Le release, par contre, doit être réglé sur une valeur moyenne. Vous pouvez par exemple partir d’environ 200 millisecondes (ms), à ajuster en fonction de vos goûts et du son que vous recherchez, mais pas nécessairement par rapport au tempo.
A noter qu’un réglage de release trop rapide donnera un effet de compression trop évident, et présentant probablement de nombreux artefacts audio (effet de « pumping »).
Enfin, le ratio peut être réglé de façon plus variable, selon la texture que vous voulez donner à votre piste.
Typiquement, pour un son plus naturel, je vous conseille fortement de rester entre 1.5:1 et 2:1.
En effet, même si ces valeurs sont faibles, le signal sera dans tous les cas très compressé puisque vous utilisez un threshold très bas.
Autrement, des ratios plus élevés auront un rendu plus agressif, ce qui peut être intéressant mais est bien plus difficile à contrôler.
Enfin, une fois ces réglages effectués, il ne reste plus qu’à remixer subtilement la piste. D’une façon générale, celle-ci aura toujours un niveau inférieur au niveau de la piste d’origine. L’idée est que la piste compressée vienne soutenir la piste brute, et non pas l’inverse.
Un exemple sonore
L’effet de la compression parallèle étant très facile à entendre, j’ai pensé intégrer à cet article un rapide exemple audio pour illustrer ce qu’il est possible de faire.
J’ai pour cela utilisé un sample de beat électronique (licence CC BY 3.0 day_tripper13).
J’ai ensuite dupliqué la piste pour appliquer la compression parallèle. Pour ce faire, j’ai employé le compresseur de base intégré à mon DAW (en l’occurrence, Ableton Live), et je l’ai réglé comme indiqué plus haut.
Bien entendu, la compression est évidente et pas du tout naturelle.
Comme vous pouvez l’entendre, le rythme a gagné en volume (notamment entre les transitoires) et en cohésion. La caisse claire craque un petit peu plus, et les hi-hats (charleston) sont plus marqués.
Notez aussi que la réverbe est maintenant plus marquée, ce qui aide sans doute pour l’effet de cohésion et de structuration du mix.

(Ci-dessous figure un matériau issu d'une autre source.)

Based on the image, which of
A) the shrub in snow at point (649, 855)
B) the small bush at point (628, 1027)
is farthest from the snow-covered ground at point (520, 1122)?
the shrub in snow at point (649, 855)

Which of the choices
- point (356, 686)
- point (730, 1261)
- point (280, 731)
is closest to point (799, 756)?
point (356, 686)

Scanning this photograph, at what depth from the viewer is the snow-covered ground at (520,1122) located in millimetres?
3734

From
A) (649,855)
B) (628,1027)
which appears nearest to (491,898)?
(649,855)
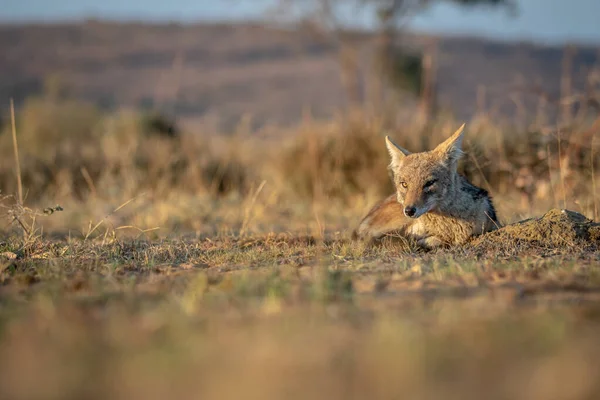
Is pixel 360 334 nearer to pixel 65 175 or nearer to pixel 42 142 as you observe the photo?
pixel 65 175

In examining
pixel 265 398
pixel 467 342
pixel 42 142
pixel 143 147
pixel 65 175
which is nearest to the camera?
pixel 265 398

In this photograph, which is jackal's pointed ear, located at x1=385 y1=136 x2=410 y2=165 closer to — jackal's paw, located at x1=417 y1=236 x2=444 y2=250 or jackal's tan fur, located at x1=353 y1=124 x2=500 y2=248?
jackal's tan fur, located at x1=353 y1=124 x2=500 y2=248

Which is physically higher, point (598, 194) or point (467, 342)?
point (467, 342)

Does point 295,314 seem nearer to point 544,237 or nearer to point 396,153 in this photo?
point 544,237

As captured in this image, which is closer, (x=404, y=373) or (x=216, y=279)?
(x=404, y=373)

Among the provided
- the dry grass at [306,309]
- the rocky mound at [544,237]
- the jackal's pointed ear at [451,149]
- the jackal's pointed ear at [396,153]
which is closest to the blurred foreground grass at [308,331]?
the dry grass at [306,309]

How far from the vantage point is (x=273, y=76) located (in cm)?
6278

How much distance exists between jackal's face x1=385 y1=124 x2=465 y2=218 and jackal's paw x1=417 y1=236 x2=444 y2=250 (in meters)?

On obtient donc un son plus percutant, plus fort, mais toujours suffisamment dynamique.
Pour aller plus loin
Tout d’abord, je me permets une mise en garde : la compression parallèle est très efficace mais a quelque chose d’addictif. Aussi, faites attention à ne pas l’utiliser « par défaut » sur vos mixages sans vous être posé la question « est-ce que j’en ai vraiment besoin ? ».
Par contre, je ne peux que vous inviter à expérimenter avec les compresseurs. En effet, il en existe de nombreux types, et chacun apportera un caractère sonore différent.